SET EXERCISE:
Locate each line in the data below that contains the word "point", and copy every such line in full.

SUPPLIED MATERIAL:
+ + + + +
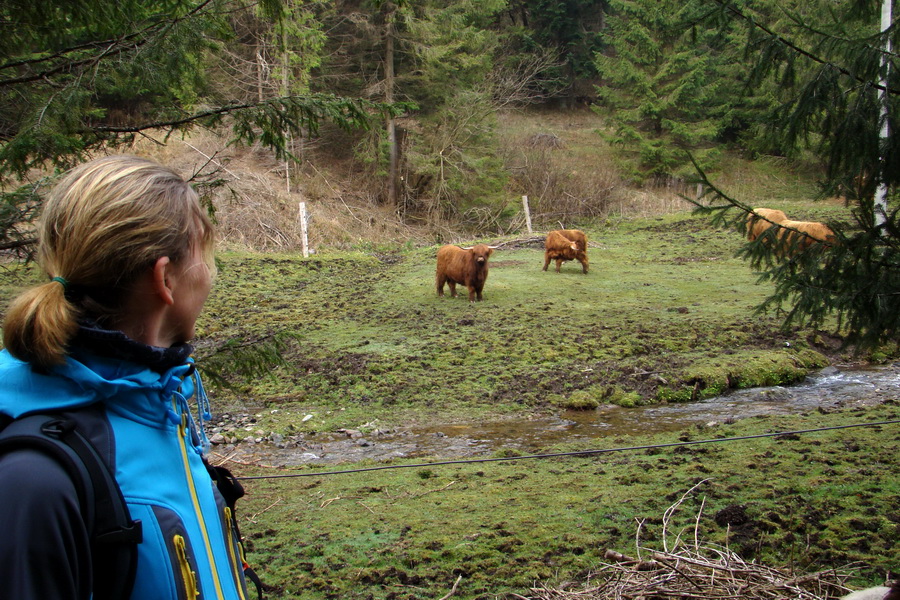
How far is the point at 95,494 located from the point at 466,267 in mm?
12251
+ + + + +
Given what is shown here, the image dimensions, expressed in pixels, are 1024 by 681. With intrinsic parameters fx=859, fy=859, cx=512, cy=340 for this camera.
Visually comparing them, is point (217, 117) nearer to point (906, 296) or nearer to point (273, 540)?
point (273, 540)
+ + + + +
SOLUTION FOR THIS TASK:
How far is the point at 95,494 located from the point at 466,267 in mm?
Visually comparing them, is point (217, 117) nearer to point (906, 296) or nearer to point (273, 540)?
point (273, 540)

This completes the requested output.